[Begin DOCUMENT SECTION]
Compensation cost is generally recorded on a straight-line basis over the vesting term of the shares based on the grant date value using the closing trading price. Share based compensation of $2.5 and $3.0 was recorded in selling, general and administrative expense for the three months ended July 31, 2018 and 2017, respectively, and $4.9 and $5.7 for the six months ended July 31, 2018 and 2017, respectively, including both the amounts related specifically to the Company’s employees and the corresponding expense allocated by the Parent to the Company as previously discussed in the related party transaction footnote above. Unrecognized compensation cost related to these grants was $9.0 at July 31, 2018. The Company will recognize a charge equal to the then unrecognized compensation cost of the grants resulting from the acceleration of shares under the Parent’s LTIP upon the closing of the sale of the Parent to Boeing.
[End DOCUMENT SECTION]
[Begin THE DATA]
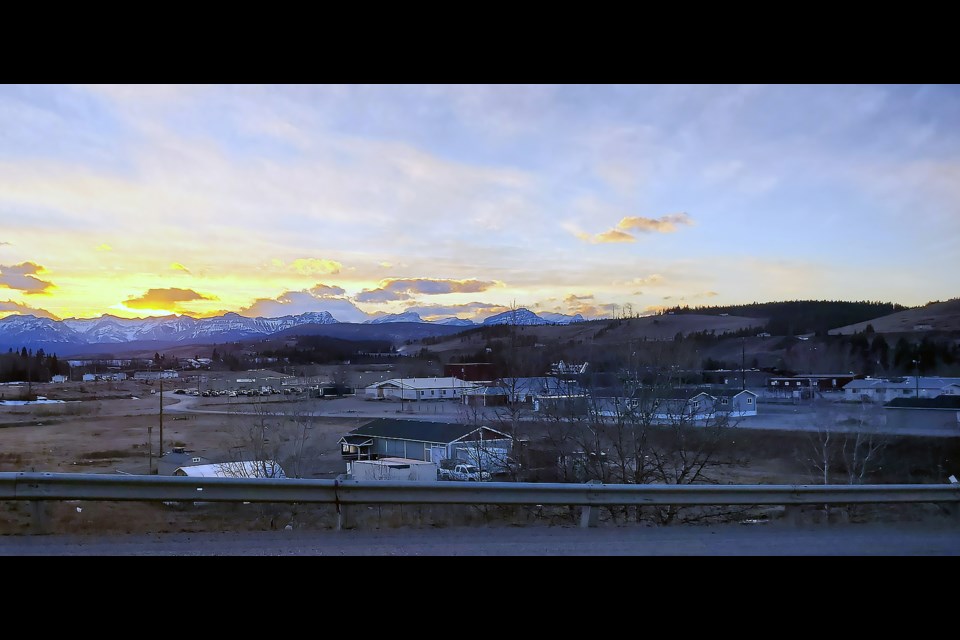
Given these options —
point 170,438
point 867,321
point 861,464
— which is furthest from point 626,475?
point 170,438

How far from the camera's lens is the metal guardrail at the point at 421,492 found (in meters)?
5.39

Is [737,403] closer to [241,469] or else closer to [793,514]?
[793,514]

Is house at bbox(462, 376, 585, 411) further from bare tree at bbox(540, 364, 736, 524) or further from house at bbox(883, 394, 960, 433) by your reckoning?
house at bbox(883, 394, 960, 433)

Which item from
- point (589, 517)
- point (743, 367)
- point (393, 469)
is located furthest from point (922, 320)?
point (393, 469)

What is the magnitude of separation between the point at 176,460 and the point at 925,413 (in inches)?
378

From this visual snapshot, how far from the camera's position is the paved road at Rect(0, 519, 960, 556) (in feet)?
16.7

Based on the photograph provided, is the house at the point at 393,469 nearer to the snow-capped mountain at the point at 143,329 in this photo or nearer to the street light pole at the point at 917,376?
the snow-capped mountain at the point at 143,329

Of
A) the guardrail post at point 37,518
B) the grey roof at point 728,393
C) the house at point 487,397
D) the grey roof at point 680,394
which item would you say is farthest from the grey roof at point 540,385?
the guardrail post at point 37,518

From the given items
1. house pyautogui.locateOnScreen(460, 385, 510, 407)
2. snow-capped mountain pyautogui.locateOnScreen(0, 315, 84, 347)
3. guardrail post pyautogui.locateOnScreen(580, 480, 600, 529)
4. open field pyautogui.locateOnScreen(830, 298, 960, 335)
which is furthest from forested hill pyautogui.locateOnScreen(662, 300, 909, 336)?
snow-capped mountain pyautogui.locateOnScreen(0, 315, 84, 347)

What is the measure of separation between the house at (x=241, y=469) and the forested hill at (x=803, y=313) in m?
6.89
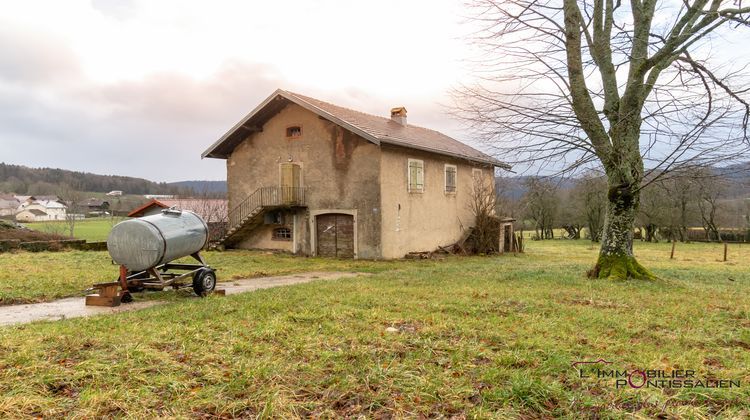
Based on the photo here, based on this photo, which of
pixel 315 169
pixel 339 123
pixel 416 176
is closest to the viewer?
pixel 339 123

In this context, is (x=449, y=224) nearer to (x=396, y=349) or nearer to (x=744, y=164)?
(x=744, y=164)

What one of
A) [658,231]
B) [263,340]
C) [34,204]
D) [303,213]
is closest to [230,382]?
[263,340]

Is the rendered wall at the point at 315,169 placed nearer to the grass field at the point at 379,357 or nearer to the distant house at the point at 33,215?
the grass field at the point at 379,357

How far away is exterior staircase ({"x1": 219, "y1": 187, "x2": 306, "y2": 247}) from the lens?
Result: 65.0 ft

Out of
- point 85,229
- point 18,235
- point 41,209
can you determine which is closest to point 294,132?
point 18,235

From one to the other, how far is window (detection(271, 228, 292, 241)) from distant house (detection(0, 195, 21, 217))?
203 feet

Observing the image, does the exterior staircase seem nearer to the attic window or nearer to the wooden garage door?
the wooden garage door

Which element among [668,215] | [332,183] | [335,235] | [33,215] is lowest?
[335,235]

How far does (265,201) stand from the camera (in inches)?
819

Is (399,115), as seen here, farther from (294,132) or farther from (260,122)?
(260,122)

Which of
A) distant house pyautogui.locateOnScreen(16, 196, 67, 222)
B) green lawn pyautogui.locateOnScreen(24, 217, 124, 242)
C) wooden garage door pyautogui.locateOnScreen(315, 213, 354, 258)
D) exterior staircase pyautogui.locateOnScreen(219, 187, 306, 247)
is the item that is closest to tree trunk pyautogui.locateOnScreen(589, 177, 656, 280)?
wooden garage door pyautogui.locateOnScreen(315, 213, 354, 258)

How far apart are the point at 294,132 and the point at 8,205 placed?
76034 millimetres

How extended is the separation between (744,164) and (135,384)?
32.9ft

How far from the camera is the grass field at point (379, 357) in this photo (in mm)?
3393
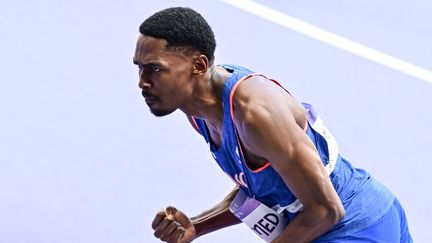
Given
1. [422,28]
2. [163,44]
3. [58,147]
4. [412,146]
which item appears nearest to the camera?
[163,44]

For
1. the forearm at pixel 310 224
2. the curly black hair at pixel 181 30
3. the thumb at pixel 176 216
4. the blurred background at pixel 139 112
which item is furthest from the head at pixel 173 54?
the blurred background at pixel 139 112

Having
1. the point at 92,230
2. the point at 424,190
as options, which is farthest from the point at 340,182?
the point at 424,190

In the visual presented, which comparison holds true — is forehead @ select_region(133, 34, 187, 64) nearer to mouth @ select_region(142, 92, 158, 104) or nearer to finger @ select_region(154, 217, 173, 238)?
mouth @ select_region(142, 92, 158, 104)

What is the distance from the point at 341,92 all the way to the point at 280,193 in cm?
244

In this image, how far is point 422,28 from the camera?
6227 millimetres

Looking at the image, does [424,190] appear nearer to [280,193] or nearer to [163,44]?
[280,193]

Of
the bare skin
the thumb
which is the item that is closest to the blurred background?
→ the thumb

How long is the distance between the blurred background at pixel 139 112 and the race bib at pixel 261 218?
1.09m

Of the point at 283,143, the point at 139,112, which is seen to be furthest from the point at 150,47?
the point at 139,112

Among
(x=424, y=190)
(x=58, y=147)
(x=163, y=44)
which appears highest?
(x=163, y=44)

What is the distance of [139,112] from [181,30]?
2.13m

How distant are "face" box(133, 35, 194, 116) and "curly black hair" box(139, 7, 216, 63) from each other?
0.02 meters

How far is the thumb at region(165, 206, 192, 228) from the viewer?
3.28 meters

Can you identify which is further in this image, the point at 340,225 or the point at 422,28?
the point at 422,28
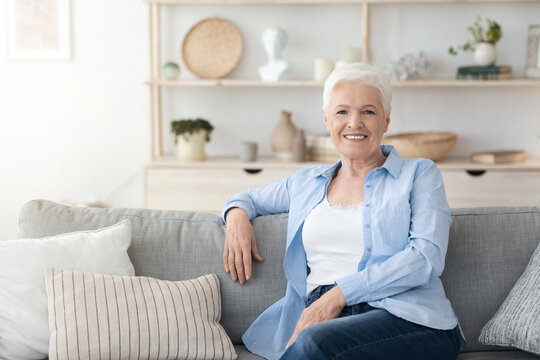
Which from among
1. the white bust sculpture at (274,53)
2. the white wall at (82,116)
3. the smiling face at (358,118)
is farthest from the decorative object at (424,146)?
[End THE DATA]
▶ [EXERCISE A]
Repeat the passage on share-based compensation word for word.
▶ [EXERCISE B]
Reproduce part of the entries word for word, starting at the line that contains "How extended is" and stopping after the line that contains "6227 millimetres". Leave out any pictures.
The passage on share-based compensation and the entries are two separate pieces of material.

▶ [OUTPUT A]
Compensation cost is generally recorded on a straight-line basis over the vesting term of the shares based on the grant date value using the closing trading price. Share based compensation of $2.5 and $3.0 was recorded in selling, general and administrative expense for the three months ended July 31, 2018 and 2017, respectively, and $4.9 and $5.7 for the six months ended July 31, 2018 and 2017, respectively, including both the amounts related specifically to the Company’s employees and the corresponding expense allocated by the Parent to the Company as previously discussed in the related party transaction footnote above. Unrecognized compensation cost related to these grants was $9.0 at July 31, 2018. The Company will recognize a charge equal to the then unrecognized compensation cost of the grants resulting from the acceleration of shares under the Parent’s LTIP upon the closing of the sale of the Parent to Boeing.

▶ [OUTPUT B]
How extended is the separation between (744,164) and (135,384)?
32.9ft

How far from the camera is the grass field at point (379, 357) in this photo (in mm)?
3393
Given
1. [422,28]
2. [163,44]
3. [58,147]
4. [412,146]
which item appears nearest to the camera?
[163,44]

For
1. the forearm at pixel 310 224
2. the curly black hair at pixel 181 30
3. the thumb at pixel 176 216
4. the blurred background at pixel 139 112
which item is furthest from the head at pixel 173 54?
the blurred background at pixel 139 112

Having
1. the point at 92,230
2. the point at 424,190
as options, which is farthest from the point at 340,182?
the point at 424,190

In the visual presented, which comparison holds true — is forehead @ select_region(133, 34, 187, 64) nearer to mouth @ select_region(142, 92, 158, 104) or nearer to finger @ select_region(154, 217, 173, 238)?
mouth @ select_region(142, 92, 158, 104)

What is the distance from the point at 341,92 all the way to the point at 280,193 in cm?
244

In this image, how far is point 422,28 from the camera?
6227 millimetres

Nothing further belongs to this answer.